Et voilà le scénario le plus probable : au nom du « droit au repos » (certain diront plaisamment à la « paresse »), une génération – oui, celle du baby-boom, que l’on dit inoxydable ! – va imposer à la suivante la poursuite – pire l’aggravation ! – d’un mouvement engagé depuis une vingtaine d’année maintenant à coup de « dégraissages », de « flexibilité », pour extraire le maximum de valeur ajoutée de chaque travailleur engagé malgré lui – pire : avec sa « participation » requise ! – dans cette course sans fin… Avec les dégâts que l’on connaît sur la santé physique et morale des salariés ainsi pressurés, pour ne rien dire ici des implications écologiques accablantes d’une telle extension de la logique productiviste. Un travail bien souvent « sans qualité » dont la vacuité expose d’autant plus nos contemporains aux tentations d’un consumérisme de compensation qui semble avoir colonisé nos imaginaires… Ainsi de nos (toujours plus) « jeunes » retraités qui entendent préserver leur pouvoir d’achat pour enfin « profiter de la vie » : tondeuses autotractées (toujours plus vite : autotractantes !), lecteurs DVD, voyages exotiques… Chacun semble bien, en effet, avoir « mérité » cela ! Et la boucle est bouclée : gageons que les générations à venir, affligées par des conditions de travail toujours plus éprouvantes, aspireront elles aussi à quitter au plus tôt le vie dite « active ». Et chacun de nous devient ainsi complice de cette double aliénation(9) par le travail et par la marchandise.
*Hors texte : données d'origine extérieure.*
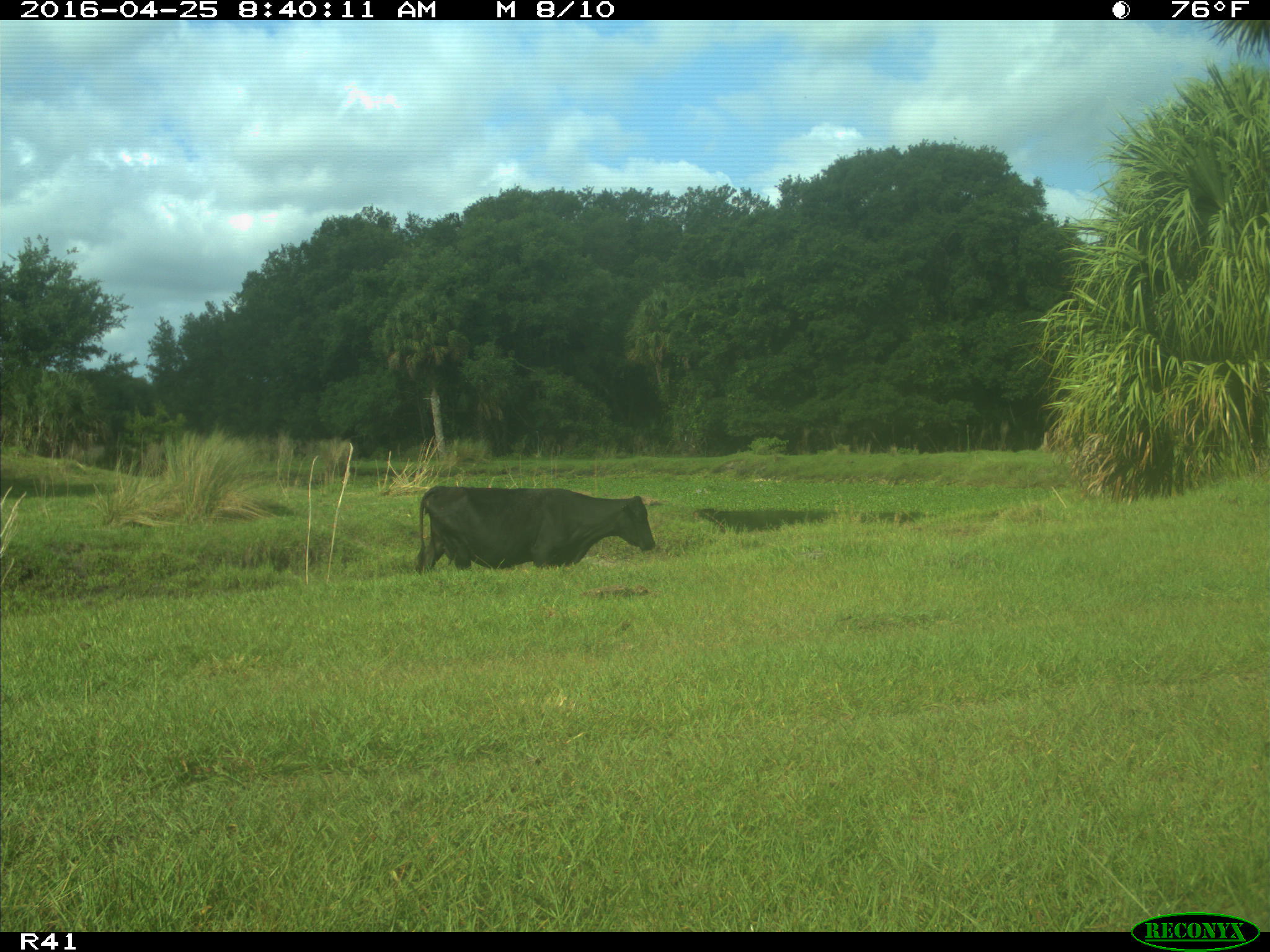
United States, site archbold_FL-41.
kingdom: Animalia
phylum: Chordata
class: Mammalia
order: Artiodactyla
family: Bovidae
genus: Bos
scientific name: Bos taurus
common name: domestic cow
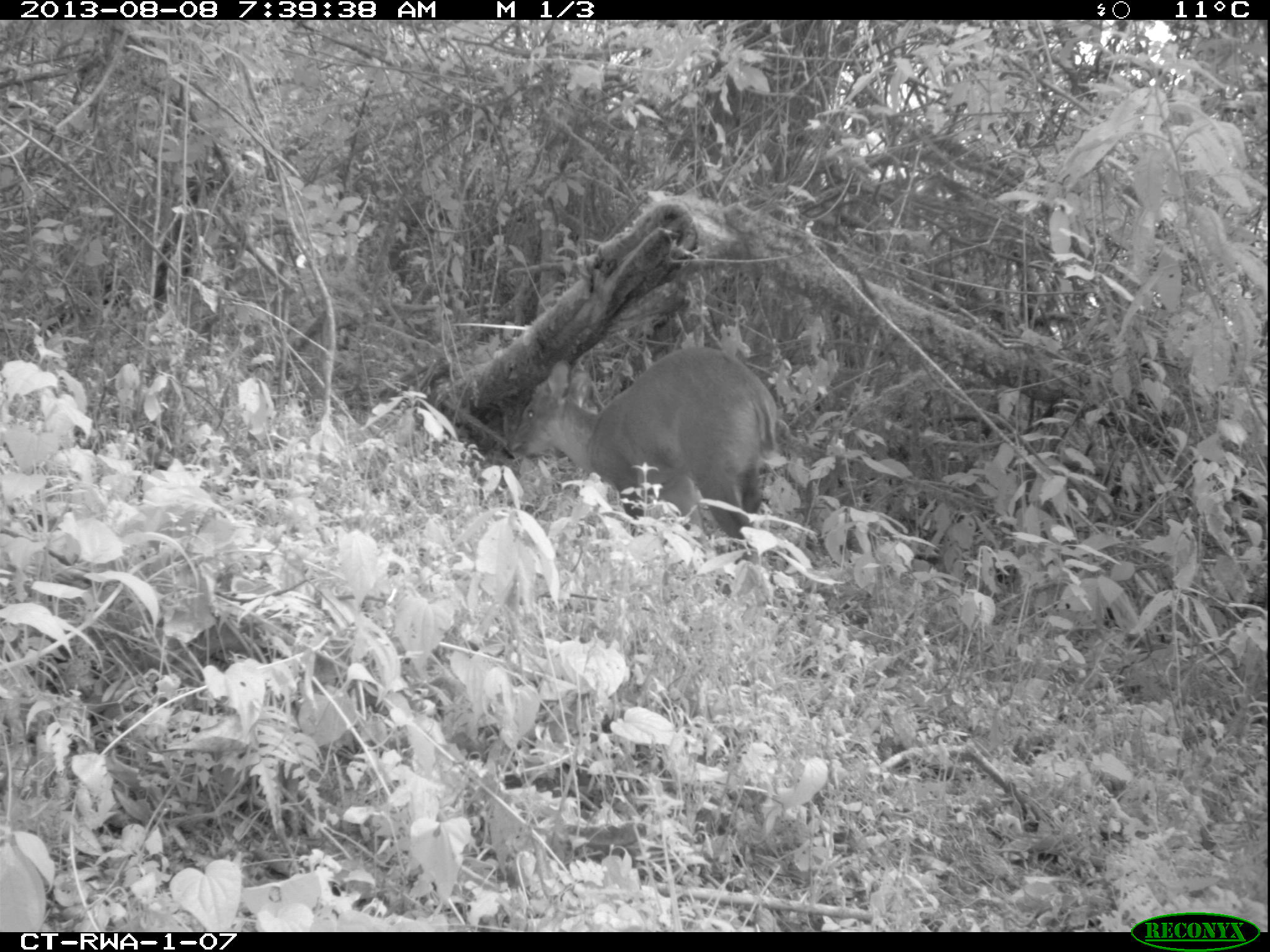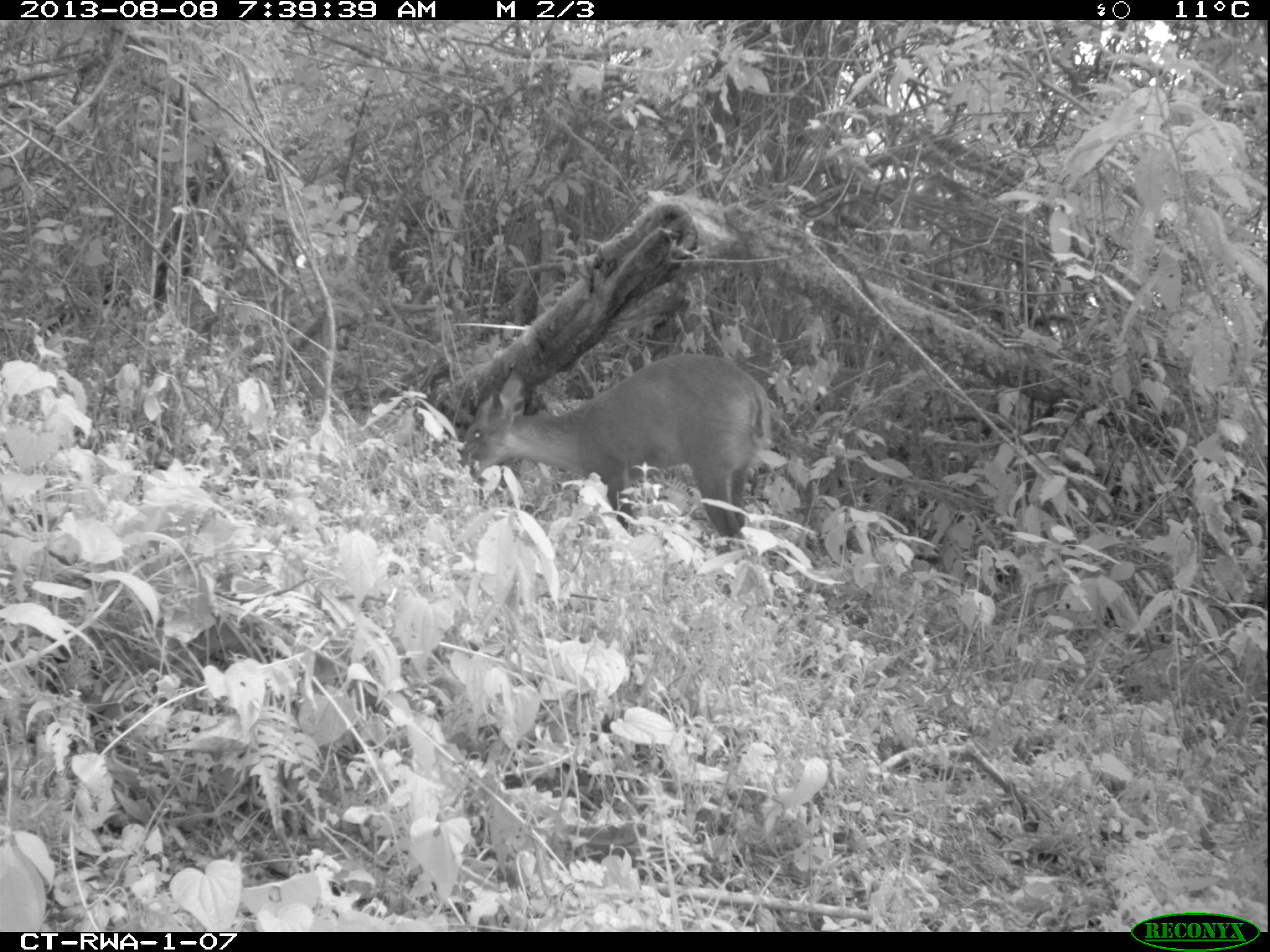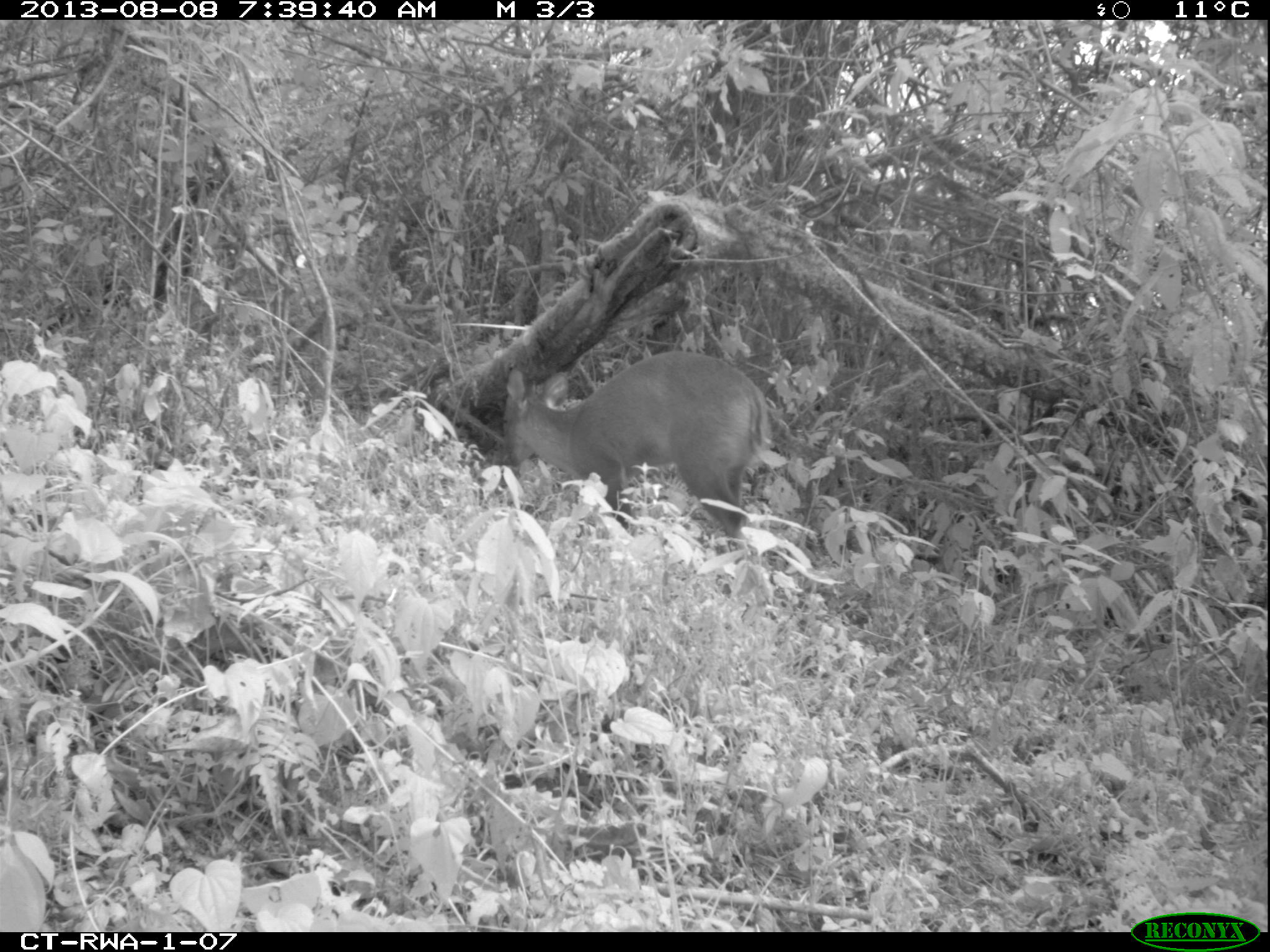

Comment ne pas pointer ici les apories de ces « progressistes » qui appellent à une plus forte croissance (voire à une nouvelle réduction de la durée du travail) tout en dénonçant l’intensification(10) du travail (qui en est l’envers) et qui réclament le « maintien du niveau de vie » tout en refusant les implications de l’ouverture internationale (qui en est aujourd’hui une condition).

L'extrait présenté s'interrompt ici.